Given passage:
#####

An altitude of a triangle is five-thirds thelength of its corresponding base.

Question:

An altitude of a triangle is five-thirds thelength of its corresponding base. If the altitude be increased by 4 cm and the base decreased by 2 cm, the area of the triangle remains the same. Find the base and the altitude of the triangle.

Solution:

Let the length of the base of the triangle be $\mathrm{x} \mathrm{cm}$.

Then, its altitude will be $\frac{5}{3} x \mathrm{~cm}$.

#####

Dataset entries:
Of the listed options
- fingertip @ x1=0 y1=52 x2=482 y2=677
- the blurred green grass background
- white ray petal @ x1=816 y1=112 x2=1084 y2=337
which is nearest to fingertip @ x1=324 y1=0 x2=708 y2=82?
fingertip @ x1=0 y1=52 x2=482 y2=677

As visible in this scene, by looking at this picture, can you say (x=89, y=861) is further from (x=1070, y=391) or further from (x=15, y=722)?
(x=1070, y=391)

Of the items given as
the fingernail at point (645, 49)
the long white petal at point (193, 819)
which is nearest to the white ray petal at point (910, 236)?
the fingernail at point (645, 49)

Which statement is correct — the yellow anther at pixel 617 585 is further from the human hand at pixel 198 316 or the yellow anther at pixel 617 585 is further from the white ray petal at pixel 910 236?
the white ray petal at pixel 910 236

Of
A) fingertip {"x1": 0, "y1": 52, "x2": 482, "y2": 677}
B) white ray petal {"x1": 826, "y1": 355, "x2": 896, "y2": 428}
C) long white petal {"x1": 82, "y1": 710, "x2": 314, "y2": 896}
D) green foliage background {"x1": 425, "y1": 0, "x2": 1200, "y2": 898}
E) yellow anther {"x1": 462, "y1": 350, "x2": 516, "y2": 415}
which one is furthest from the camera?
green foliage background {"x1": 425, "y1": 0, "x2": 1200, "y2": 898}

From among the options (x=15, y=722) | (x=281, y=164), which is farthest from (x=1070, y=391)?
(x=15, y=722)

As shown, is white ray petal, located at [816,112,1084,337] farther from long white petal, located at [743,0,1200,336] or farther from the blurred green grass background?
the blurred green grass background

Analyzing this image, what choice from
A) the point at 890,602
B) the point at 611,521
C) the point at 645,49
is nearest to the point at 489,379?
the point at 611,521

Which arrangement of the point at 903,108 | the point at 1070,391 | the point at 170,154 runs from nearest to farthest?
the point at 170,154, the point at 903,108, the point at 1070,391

#####

Continue the worked solution to the triangle altitude and base problem from the point where it stops.

Answer to the task:
Area of the triangle $=\frac{1}{2}(x)\left(\frac{5}{3} x\right)=\frac{5}{6} x^{2}$

$\therefore \frac{1}{2}(x-2)\left(\frac{5}{3} x+4\right)=\frac{5}{6} x^{2}$

$\Rightarrow\left(\frac{x-2}{2}\right)\left(\frac{5 x+12}{3}\right)=\frac{5 x^{2}}{6}$

$\Rightarrow \frac{(x-2)(5 x+12)}{6}=\frac{5 x^{2}}{6}$

$\Rightarrow \frac{5 x^{2}+12 x-10 x-24}{6}=\frac{5 x^{2}}{6}$

$\Rightarrow 5 x^{2}+2 x-24=5 x^{2} \quad$ (cancelling the denominators from both the sides since they are same)

$\Rightarrow 5 x^{2}-5 x^{2}+2 x=24$

$\Rightarrow 2 x=24$

$\Rightarrow x=\frac{24}{2}=12 m$

Therefore, the base of the triangle is $12 \mathrm{~m}$.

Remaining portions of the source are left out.